Les bouquins du mardi – Jonas Follonier
Orgie de mots, allusions sexuelles à tout-va et carnaval de sons, de couleurs et de formes: il faut s’accrocher à la lecture du nouveau roman de Max Lobe. La Promesse de Sa Phall’Excellence, qui vient de paraître aux Editions Zoé, est un carnaval infernal. Mais derrière ce charivari, une dénonciation tonitruante du totalitarisme s’allie à une jouissance de la langue et des corps. Une fois n’est pas coutume, je propose de vous faire découvrir ce monde en compagnie de Max Lobe lui-même.
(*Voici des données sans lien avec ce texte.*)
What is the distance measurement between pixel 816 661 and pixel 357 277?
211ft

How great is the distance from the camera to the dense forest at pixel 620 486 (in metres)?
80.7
Le nouveau roman de Max Lobe est un danger pour la santé. On en ressort épuisé, comme après une heure de discussion dans une langue où l’on ne comprend qu’un mot sur deux. C’est qu’avec La Promesse de Sa Phall’Excellence, l’auteur genevois d’origine camerounaise a fait une sorte de pari rabelaisien: offrir un festin foutraque à ses lecteurs, dans un langage nouveau. La référence est saillante. D’ailleurs, à peine le livre ouvert que celle-ci est déjà annoncée par l’auteur: «Je discutais avec Rabelais… il me demande de te saluer»: en lisant cette aimable dédicace, je n’ai eu qu’une envie, aller discuter, à mon tour, avec Rabelais, l’auteur de Pantagruel et de Gargantua.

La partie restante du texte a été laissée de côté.